:: TEXT SEGMENT ::
Eight Months since you left
In this
post I want to talk about love and the mental health stigma…. Two things that
probably don’t naturally go together, but bear with me.
I’ve wanted to write
this post for a while, but as I’ve found with all my posts so far, I don’t really
have a choice about when I can write them. They come from nowhere, mainly when
I’m unable to sleep, like now. It’s 525am and I’ve been lay here for an hour
wide awake, but totally shattered, because yesterday evening the grief monster
tackled me to the floor, once again and we had a little scrap. He won, again.
A few weeks, or months, I don’t know any more as time is going so fast, yet so slow at the same time…. I shared on my social media a video that Ben had sent me a couple of years ago.
In this video he was the most romantic, loving,
thoughtful, amazing man that he was. It was a video he sent my friends and I when I was away, and it was him literally showing how much he loved me with his
amazing humour and ridiculously romantic side. It’s one of my favourite
videos.
After I shared it a
friend sent me a private message… and what she said really stuck with me hence
being the topic for this post… she said:
Oh Kirsty watching this made me laugh and cry.. I didn’t
know Ben but wow how caring and thoughtful! All girls dream of having someone
so “into us”!
Luckily, I’ve never known anyone with mental illness and I
find it hard to understand. I’ll be honest even more so watching these lovely
videos he’s done for you.. He loved you so much, it’s so clear.
Thinking of you xx
My response was this:
I understand what you mean - I get that if you’ve never
lived with it or someone with it [mental health struggles] it’s hard to
understand and get your head around it. I think that’s why I share this stuff
to try and show that just because someone has depression or ptsd or any other
mental illness, it doesn’t mean they are sad all the time or that they don't
feel - in fact, I think it’s that they feel more - every emotion- not just sadness.
And this is why I
want to talk in this post about love (or feelings) and the stigma of mental
health.

:: RAW DATA ::

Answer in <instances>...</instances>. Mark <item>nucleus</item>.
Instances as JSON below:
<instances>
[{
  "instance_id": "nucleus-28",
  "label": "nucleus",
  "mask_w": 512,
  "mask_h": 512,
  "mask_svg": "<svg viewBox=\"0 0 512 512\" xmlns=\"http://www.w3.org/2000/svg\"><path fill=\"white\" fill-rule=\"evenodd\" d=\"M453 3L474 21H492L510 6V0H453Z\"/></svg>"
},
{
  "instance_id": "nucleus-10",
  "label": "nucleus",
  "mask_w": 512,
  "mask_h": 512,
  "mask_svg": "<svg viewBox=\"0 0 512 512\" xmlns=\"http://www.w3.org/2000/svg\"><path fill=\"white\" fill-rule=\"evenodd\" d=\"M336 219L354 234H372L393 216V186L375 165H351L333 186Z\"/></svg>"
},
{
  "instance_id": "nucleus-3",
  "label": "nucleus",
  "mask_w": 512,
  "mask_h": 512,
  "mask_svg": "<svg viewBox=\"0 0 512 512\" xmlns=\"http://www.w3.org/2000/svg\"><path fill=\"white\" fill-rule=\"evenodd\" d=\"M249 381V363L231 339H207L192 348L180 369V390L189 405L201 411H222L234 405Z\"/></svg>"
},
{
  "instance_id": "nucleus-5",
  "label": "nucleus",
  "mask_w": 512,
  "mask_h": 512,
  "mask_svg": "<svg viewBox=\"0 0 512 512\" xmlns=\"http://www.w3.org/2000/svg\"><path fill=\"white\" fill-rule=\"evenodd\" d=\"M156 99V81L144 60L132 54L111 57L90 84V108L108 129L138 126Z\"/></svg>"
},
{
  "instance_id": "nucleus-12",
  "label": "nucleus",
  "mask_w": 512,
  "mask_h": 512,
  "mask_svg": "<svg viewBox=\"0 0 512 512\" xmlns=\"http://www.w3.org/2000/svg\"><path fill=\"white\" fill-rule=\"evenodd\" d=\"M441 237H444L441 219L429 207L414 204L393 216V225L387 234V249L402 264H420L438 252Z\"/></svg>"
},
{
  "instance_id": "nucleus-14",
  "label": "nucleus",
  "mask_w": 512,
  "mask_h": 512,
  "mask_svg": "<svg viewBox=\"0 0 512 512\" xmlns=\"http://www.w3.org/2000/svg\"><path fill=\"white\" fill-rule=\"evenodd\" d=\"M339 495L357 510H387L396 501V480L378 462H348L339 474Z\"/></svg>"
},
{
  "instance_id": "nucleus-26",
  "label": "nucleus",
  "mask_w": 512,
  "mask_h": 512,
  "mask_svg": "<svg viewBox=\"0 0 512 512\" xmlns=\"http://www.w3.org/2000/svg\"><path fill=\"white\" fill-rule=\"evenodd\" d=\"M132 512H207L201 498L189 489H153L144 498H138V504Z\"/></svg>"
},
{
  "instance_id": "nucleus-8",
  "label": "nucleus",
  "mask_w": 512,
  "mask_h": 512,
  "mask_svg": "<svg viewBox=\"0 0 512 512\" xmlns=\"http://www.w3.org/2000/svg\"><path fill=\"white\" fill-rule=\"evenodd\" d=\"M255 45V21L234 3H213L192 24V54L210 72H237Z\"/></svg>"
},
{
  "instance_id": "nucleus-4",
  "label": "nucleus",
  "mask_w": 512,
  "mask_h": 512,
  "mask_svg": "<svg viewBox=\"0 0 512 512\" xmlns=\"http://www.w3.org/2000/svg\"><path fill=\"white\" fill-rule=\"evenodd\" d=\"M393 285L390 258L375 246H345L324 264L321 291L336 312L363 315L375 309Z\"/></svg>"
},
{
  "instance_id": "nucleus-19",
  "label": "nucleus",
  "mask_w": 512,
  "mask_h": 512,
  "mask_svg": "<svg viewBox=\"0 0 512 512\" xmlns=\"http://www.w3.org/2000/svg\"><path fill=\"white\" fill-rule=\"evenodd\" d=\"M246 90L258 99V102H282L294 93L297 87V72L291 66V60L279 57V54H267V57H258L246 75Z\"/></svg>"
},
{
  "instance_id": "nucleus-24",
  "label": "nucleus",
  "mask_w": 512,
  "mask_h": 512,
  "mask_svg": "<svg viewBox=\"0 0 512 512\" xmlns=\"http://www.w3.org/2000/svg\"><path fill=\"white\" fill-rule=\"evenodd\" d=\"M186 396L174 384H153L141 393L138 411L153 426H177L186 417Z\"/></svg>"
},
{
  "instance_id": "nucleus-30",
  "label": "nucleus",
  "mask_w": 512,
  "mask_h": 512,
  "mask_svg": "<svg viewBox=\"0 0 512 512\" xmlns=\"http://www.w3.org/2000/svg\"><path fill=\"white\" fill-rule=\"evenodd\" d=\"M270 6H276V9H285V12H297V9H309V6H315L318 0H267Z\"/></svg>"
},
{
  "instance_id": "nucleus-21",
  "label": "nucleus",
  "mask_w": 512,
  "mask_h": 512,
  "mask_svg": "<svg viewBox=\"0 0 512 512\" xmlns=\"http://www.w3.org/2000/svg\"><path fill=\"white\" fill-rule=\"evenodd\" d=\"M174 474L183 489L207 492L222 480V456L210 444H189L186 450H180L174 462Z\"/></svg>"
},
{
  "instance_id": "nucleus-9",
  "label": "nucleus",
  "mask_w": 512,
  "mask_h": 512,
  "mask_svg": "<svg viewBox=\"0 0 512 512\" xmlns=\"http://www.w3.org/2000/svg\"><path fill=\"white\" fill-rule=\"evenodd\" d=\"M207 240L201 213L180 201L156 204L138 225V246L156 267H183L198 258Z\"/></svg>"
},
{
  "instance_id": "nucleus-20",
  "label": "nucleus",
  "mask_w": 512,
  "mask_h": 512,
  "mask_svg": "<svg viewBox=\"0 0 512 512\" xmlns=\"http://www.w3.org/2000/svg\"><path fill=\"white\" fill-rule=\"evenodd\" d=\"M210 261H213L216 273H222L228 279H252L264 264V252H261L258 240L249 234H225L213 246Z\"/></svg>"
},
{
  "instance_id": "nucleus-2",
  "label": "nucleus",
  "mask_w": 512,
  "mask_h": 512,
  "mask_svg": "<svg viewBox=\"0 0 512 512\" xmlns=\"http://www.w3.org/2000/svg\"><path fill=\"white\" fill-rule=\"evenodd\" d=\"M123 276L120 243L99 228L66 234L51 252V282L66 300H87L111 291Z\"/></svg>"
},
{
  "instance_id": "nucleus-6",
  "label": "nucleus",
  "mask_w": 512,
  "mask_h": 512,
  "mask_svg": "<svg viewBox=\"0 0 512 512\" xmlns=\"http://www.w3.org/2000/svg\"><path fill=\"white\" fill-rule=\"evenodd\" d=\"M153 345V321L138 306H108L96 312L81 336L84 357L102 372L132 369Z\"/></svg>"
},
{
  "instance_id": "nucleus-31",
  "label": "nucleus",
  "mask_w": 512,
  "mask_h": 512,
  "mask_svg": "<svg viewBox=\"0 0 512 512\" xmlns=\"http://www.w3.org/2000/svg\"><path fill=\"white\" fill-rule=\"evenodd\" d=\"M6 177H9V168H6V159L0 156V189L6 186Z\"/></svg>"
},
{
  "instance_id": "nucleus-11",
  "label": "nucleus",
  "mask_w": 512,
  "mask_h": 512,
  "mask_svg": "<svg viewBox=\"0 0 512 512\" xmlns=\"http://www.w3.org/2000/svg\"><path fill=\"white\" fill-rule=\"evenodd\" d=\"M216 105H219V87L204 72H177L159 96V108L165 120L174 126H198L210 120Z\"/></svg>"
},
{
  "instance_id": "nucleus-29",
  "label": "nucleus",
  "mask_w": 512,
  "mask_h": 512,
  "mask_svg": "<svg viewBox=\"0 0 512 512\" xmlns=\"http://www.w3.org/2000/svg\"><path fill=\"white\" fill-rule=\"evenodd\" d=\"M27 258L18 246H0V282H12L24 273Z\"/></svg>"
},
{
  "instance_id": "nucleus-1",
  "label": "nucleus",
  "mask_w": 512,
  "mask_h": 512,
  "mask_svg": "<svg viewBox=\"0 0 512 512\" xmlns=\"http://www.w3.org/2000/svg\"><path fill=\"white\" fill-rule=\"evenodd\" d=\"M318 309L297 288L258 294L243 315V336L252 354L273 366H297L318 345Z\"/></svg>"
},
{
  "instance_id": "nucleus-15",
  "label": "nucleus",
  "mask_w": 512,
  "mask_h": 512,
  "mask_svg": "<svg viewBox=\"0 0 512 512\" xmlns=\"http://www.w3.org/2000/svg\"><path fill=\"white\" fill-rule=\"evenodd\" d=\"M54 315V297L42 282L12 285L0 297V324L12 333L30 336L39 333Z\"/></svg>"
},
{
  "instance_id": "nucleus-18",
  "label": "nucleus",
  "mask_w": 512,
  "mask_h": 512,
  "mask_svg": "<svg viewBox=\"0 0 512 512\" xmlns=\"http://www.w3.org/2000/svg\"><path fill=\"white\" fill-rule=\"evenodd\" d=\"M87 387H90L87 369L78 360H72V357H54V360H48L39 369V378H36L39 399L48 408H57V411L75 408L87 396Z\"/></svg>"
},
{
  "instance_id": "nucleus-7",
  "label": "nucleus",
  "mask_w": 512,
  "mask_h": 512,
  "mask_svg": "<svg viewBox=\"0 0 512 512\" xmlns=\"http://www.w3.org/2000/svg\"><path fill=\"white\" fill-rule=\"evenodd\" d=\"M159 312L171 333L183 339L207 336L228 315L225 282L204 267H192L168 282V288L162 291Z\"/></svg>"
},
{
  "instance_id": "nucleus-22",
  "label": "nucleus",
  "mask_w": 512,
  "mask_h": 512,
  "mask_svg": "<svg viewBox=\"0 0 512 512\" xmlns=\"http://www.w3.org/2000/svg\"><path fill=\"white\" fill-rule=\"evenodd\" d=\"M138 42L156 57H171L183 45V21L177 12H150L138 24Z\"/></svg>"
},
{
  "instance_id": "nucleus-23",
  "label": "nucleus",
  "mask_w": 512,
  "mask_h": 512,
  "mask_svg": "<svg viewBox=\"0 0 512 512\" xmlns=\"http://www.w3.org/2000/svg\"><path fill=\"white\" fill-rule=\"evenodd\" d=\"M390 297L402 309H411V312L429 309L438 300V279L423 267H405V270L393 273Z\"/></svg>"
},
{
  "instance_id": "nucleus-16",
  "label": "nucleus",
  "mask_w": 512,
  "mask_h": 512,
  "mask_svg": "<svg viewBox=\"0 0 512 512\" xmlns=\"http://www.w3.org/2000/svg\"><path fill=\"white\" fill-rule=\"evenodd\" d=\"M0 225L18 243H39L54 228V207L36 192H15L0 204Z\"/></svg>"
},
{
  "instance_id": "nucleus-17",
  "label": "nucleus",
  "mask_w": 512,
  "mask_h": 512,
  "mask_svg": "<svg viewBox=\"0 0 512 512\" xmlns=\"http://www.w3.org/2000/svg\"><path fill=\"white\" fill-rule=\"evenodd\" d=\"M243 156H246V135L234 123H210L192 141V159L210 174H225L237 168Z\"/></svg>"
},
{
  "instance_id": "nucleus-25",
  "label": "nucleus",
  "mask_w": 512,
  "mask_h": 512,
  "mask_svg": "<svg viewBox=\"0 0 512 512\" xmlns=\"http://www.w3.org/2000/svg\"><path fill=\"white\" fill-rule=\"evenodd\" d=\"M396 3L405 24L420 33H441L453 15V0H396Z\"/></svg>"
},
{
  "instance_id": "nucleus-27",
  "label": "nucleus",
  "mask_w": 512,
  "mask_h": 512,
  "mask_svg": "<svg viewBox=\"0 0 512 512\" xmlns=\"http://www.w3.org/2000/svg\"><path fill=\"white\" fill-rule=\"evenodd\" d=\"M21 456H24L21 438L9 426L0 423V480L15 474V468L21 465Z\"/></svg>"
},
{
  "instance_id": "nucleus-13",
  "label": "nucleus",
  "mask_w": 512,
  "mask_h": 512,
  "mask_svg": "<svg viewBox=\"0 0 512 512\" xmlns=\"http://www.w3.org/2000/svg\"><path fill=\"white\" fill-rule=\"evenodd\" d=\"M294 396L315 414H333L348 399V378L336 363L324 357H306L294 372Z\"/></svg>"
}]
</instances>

:: GIVEN EXERCISE ::
Continue the blog post about love and mental health stigma from its last sentence. The entries are separate material and have nothing to do with the blog post.

:: ANSWER TO THIS PROBLEM ::
People will have
heard me say a million times (and probably in every post I’ve written) that
Ben’s illness made up 10% of our relationship. The rest was made up of love,
laughter, fun and happiness - all the words that people don’t relate to
having a mental illness. I’ve never known anyone feel as much as Ben did – and more
so be able to articulate it in the most beautiful way. A way that nobody would
have thought, looking at Ben with his tough exterior. But being able to feel as
much as he did was a blessing and a curse. He felt everything. Good and bad.
It was just that the bad, in his final days won.
I remember speaking
to a member of Ben’s family after he passed, and they were so worried that he
had been in a horrible, sad hell hole in the months before he went. I
shared a photo book that showed our memories and that proved that theory to be
wrong and thankfully that offered great comfort. Don’t get me wrong, I’m not
sitting here saying there wasn’t bad days. There really was - and on those days I surrounded
him with all the love I had to get him through them. But what I’m saying is
that this stigma and belief that everybody with a mental illness is walking
around with a black cloud over their head isn’t true. Just look at Chester Bennington from Linkin Park who was seen in a video hours before he took
his life, laughing and having fun with his family tasting jelly beans. He didn’t
‘look like someone with a mental illness or like someone who was hours away
from ending his life’ yet hours later, he was gone. Final Video Of Linkin Park's Chester Bennington
To be able to help
people and understand, society needs to move away from this thought. People
need to start opening their eyes and minds and see that mental illness isn’t as
simple as someone being sad. It’s probably the opposite because they fight
harder than most to be happy (See Robin Williams), so not to be a burden… and
they feel more than most… Every. Single. Emotion! And for my Ben, love was an
overriding one, that if I’m honest, was the reason he went in the end. His love
for those around him and feeling, incorrectly, that we were better off without
him.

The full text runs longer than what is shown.